Write out exactly, with no other output, the lines below from the one that contains "In this photo, would" through the end.

**** LISTING ****

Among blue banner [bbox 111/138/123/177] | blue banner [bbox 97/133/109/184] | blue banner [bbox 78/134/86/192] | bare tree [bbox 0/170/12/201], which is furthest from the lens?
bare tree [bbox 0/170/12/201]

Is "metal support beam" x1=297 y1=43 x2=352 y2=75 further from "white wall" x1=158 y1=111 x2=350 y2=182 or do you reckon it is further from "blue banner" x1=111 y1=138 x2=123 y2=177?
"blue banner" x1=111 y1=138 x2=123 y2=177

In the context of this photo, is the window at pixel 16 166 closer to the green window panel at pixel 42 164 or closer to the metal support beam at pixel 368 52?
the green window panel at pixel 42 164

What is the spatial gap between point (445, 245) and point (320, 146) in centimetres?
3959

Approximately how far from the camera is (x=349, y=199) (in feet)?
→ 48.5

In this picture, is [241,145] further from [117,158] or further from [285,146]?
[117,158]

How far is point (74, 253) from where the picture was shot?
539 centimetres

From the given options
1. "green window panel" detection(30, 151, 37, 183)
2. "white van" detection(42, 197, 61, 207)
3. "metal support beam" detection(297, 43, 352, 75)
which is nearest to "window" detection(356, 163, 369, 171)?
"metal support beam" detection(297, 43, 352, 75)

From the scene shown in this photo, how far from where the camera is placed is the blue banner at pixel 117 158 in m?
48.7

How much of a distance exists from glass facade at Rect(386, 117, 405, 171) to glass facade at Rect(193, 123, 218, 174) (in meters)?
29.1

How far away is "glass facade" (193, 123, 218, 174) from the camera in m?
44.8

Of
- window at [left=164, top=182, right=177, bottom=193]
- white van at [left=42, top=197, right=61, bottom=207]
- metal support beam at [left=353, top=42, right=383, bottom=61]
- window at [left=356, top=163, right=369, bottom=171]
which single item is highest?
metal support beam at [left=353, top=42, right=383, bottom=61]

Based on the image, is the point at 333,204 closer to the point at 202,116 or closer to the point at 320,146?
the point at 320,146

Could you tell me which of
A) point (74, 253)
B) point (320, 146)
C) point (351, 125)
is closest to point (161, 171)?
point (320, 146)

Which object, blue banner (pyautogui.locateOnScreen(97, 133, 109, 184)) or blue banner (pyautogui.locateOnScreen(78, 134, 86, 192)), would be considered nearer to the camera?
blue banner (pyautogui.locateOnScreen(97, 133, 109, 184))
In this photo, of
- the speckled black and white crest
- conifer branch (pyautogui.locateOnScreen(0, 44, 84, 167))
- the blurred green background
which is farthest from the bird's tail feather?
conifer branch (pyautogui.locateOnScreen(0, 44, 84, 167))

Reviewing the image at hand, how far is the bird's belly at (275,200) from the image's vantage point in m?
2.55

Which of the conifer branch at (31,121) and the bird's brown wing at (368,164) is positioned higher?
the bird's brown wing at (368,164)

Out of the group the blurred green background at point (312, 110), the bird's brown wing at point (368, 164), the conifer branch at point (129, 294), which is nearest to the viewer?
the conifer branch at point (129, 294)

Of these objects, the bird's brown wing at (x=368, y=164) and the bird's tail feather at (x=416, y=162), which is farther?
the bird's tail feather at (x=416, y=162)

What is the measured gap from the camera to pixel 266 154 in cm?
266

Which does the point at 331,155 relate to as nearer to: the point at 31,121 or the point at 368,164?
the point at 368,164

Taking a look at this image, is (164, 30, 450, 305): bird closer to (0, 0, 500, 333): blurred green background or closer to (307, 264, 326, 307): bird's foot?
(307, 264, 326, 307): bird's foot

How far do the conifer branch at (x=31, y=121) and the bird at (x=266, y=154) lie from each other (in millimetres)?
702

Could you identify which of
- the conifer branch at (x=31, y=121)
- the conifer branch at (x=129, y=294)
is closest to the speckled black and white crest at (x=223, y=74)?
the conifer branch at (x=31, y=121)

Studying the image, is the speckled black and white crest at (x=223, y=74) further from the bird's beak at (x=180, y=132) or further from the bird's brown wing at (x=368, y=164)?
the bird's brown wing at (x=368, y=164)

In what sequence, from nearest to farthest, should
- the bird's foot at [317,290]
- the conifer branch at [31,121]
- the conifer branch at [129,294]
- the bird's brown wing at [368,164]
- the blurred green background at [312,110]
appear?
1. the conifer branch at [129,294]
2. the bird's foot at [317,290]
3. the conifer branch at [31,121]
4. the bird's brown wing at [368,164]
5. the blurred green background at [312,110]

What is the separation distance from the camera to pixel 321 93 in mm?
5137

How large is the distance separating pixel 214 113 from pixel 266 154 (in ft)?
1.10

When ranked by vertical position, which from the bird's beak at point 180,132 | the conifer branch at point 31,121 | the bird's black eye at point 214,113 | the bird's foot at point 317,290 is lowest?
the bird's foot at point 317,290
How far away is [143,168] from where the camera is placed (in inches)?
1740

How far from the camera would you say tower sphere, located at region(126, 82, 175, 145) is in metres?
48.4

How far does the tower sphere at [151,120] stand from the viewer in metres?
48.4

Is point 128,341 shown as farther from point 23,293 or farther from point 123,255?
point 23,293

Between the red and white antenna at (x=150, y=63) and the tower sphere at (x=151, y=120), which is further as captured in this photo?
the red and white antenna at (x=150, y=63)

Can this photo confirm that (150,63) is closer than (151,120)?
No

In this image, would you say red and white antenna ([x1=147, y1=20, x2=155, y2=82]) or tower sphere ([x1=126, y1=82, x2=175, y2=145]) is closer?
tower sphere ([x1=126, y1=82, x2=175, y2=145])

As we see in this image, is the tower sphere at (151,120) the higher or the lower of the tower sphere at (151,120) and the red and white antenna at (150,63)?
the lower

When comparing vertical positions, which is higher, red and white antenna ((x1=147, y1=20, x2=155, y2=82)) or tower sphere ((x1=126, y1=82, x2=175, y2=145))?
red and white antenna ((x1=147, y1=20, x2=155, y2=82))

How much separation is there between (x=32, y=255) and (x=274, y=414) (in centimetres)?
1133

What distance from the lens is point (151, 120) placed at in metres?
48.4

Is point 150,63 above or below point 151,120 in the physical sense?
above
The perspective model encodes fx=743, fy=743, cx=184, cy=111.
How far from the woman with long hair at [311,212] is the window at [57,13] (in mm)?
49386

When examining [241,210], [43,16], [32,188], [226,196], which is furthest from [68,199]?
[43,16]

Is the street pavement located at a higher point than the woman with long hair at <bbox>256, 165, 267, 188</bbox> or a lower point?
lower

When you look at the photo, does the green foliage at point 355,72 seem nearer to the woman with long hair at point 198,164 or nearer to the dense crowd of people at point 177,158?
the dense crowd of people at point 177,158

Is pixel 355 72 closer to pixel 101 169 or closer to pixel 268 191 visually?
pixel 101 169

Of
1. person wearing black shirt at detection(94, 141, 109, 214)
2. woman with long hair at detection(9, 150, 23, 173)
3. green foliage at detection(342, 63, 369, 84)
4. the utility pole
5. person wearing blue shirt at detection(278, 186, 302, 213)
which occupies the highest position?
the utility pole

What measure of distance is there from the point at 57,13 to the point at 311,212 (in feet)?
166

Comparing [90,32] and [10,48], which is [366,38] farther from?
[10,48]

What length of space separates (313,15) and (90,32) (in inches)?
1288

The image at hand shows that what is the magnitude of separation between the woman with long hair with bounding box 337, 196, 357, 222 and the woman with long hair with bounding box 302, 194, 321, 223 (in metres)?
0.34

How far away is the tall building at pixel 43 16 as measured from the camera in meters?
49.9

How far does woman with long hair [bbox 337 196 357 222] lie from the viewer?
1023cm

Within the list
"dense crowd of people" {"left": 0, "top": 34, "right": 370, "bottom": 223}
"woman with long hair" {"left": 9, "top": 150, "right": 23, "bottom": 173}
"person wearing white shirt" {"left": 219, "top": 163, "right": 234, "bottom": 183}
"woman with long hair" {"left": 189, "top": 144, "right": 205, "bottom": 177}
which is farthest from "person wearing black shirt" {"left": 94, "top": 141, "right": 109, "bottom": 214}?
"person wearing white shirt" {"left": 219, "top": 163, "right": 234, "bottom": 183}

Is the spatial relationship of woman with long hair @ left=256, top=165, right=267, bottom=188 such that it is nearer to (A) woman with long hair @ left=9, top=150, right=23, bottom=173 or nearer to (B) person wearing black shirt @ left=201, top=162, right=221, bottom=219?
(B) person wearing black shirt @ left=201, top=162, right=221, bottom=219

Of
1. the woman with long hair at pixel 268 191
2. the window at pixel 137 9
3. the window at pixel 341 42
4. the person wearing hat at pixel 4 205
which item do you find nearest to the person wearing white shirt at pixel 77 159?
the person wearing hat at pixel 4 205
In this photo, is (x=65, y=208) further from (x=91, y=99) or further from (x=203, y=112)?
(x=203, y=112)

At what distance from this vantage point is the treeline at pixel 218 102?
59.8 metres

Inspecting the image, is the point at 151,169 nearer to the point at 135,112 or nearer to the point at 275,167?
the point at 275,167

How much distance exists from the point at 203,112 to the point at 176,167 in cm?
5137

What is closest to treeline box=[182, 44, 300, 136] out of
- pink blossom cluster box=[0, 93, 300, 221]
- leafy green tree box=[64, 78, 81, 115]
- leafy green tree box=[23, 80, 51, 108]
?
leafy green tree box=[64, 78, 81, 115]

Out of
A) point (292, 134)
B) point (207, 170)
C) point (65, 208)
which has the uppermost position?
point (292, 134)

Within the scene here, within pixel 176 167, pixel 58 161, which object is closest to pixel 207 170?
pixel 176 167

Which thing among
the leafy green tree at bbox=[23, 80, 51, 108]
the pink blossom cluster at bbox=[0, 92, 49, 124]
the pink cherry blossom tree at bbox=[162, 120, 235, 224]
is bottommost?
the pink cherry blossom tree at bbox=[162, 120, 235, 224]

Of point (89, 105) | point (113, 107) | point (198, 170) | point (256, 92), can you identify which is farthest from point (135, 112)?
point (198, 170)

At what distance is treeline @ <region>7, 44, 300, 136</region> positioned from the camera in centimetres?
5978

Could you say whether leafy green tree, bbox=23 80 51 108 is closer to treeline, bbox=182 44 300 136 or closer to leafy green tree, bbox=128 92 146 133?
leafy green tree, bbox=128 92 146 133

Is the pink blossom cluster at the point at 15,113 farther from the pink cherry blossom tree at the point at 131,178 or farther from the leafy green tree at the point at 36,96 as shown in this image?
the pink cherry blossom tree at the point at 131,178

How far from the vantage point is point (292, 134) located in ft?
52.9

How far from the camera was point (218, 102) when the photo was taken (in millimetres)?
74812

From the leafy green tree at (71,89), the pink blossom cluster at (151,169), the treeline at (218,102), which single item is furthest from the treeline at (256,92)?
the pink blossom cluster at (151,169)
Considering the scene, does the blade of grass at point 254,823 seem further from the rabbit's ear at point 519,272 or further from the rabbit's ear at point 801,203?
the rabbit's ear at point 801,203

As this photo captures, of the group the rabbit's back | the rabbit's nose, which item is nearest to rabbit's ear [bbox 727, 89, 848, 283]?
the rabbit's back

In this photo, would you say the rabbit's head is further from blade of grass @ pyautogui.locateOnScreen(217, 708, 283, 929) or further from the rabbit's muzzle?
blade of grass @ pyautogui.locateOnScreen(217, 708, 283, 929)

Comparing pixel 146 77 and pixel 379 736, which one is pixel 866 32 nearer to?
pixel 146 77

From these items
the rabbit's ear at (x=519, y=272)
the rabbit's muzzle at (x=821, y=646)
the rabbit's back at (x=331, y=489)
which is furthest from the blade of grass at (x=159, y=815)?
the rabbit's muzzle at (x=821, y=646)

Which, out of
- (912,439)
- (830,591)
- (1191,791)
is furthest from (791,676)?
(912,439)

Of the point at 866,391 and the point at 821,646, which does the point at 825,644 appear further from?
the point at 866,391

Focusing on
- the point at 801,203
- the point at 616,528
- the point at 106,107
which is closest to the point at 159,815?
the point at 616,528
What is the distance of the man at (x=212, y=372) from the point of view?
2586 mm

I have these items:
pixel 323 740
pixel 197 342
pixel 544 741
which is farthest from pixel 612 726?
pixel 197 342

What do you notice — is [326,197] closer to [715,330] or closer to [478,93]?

****

- _FINAL ANSWER_:
In this photo, would you say the rabbit's head is further from blade of grass @ pyautogui.locateOnScreen(217, 708, 283, 929) or further from the rabbit's muzzle?
blade of grass @ pyautogui.locateOnScreen(217, 708, 283, 929)

Comparing pixel 146 77 and pixel 379 736, which one is pixel 866 32 nearer to?
pixel 146 77

From these items
the rabbit's ear at (x=519, y=272)
the rabbit's muzzle at (x=821, y=646)
the rabbit's back at (x=331, y=489)
which is furthest from the blade of grass at (x=159, y=815)?
the rabbit's muzzle at (x=821, y=646)

Which, out of
- (912,439)
- (830,591)
- (1191,791)
is furthest from (791,676)?
(912,439)

Of the point at 866,391 and the point at 821,646, which does the point at 825,644 appear further from?
the point at 866,391

Focusing on
- the point at 801,203
- the point at 616,528
- the point at 106,107
which is closest to the point at 159,815?
the point at 616,528
What is the distance of the man at (x=212, y=372) from the point of view?
2586 mm

I have these items:
pixel 323 740
pixel 197 342
pixel 544 741
which is farthest from pixel 612 726?
pixel 197 342

What do you notice — is [326,197] closer to [715,330] or closer to [478,93]?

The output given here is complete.